## YOUR GOAL
Nothing but the lines from the one with "common name: wild boar" through the end of the records below should be written out, and each must match word for word.

## INPUT DATA
______

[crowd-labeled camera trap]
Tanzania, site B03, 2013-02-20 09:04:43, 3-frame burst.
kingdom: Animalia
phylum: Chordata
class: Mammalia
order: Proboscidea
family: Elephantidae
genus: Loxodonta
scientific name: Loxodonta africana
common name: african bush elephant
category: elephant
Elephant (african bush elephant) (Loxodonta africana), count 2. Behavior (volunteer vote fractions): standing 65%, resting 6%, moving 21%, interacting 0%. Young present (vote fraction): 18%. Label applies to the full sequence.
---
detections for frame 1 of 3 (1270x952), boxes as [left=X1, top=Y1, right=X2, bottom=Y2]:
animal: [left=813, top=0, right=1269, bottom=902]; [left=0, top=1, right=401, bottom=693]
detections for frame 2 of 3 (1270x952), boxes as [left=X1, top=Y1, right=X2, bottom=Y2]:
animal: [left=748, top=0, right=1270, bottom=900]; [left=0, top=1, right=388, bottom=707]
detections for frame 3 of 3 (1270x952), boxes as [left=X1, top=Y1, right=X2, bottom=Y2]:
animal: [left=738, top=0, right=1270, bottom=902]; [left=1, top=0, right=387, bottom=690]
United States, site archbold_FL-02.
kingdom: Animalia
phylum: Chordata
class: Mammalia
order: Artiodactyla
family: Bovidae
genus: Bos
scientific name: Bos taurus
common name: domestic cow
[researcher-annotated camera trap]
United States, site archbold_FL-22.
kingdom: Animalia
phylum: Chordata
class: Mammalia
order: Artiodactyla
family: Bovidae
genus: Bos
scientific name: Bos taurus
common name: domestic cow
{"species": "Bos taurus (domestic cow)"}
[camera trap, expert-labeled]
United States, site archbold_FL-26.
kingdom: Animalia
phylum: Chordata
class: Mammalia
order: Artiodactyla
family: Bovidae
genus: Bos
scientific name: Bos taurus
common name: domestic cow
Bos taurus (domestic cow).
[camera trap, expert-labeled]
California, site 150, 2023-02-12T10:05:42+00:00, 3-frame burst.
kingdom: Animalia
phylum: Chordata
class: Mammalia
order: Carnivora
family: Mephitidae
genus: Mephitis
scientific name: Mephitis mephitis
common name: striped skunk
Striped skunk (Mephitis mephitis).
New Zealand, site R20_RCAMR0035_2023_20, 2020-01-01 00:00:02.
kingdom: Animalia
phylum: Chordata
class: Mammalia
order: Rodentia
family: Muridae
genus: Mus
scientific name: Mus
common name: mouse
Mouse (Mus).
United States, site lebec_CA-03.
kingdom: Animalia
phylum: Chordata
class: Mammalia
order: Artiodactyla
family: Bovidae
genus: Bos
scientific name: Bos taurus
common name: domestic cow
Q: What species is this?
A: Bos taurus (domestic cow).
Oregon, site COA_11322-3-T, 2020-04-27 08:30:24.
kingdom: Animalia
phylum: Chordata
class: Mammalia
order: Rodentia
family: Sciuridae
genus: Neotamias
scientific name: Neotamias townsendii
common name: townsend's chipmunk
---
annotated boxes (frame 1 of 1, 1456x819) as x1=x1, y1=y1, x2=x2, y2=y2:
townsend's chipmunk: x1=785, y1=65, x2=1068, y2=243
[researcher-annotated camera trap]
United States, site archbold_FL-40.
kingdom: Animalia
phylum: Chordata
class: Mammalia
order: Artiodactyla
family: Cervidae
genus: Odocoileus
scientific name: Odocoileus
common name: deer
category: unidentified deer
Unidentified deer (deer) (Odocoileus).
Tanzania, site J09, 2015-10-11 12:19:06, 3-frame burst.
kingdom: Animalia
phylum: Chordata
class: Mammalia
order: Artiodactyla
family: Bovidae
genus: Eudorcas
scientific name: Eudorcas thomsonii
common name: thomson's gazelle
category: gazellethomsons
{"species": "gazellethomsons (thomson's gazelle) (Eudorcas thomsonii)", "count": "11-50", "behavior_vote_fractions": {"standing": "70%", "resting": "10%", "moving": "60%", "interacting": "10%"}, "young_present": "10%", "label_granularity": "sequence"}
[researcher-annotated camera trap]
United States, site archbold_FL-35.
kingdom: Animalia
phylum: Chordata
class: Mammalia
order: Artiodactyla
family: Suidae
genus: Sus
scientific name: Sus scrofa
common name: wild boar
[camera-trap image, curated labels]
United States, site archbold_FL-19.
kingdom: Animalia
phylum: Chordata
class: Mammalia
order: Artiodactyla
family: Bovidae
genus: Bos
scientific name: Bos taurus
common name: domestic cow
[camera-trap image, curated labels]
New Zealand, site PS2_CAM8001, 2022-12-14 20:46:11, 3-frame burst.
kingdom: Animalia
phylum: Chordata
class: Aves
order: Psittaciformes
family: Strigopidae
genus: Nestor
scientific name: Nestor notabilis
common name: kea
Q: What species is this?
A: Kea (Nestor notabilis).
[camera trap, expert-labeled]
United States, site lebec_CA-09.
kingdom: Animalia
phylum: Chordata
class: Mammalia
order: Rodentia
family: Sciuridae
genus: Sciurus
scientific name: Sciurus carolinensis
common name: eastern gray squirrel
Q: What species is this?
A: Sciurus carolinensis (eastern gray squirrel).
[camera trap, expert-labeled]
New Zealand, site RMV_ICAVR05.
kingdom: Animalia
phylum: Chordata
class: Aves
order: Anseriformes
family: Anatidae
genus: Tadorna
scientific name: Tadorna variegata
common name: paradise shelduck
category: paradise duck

______

## SOLVED EXERCISE
common name: wild boar
[camera-trap image, curated labels]
United States, site archbold_FL-19.
kingdom: Animalia
phylum: Chordata
class: Mammalia
order: Artiodactyla
family: Bovidae
genus: Bos
scientific name: Bos taurus
common name: domestic cow
[camera-trap image, curated labels]
New Zealand, site PS2_CAM8001, 2022-12-14 20:46:11, 3-frame burst.
kingdom: Animalia
phylum: Chordata
class: Aves
order: Psittaciformes
family: Strigopidae
genus: Nestor
scientific name: Nestor notabilis
common name: kea
Q: What species is this?
A: Kea (Nestor notabilis).
[camera trap, expert-labeled]
United States, site lebec_CA-09.
kingdom: Animalia
phylum: Chordata
class: Mammalia
order: Rodentia
family: Sciuridae
genus: Sciurus
scientific name: Sciurus carolinensis
common name: eastern gray squirrel
Q: What species is this?
A: Sciurus carolinensis (eastern gray squirrel).
[camera trap, expert-labeled]
New Zealand, site RMV_ICAVR05.
kingdom: Animalia
phylum: Chordata
class: Aves
order: Anseriformes
family: Anatidae
genus: Tadorna
scientific name: Tadorna variegata
common name: paradise shelduck
category: paradise duck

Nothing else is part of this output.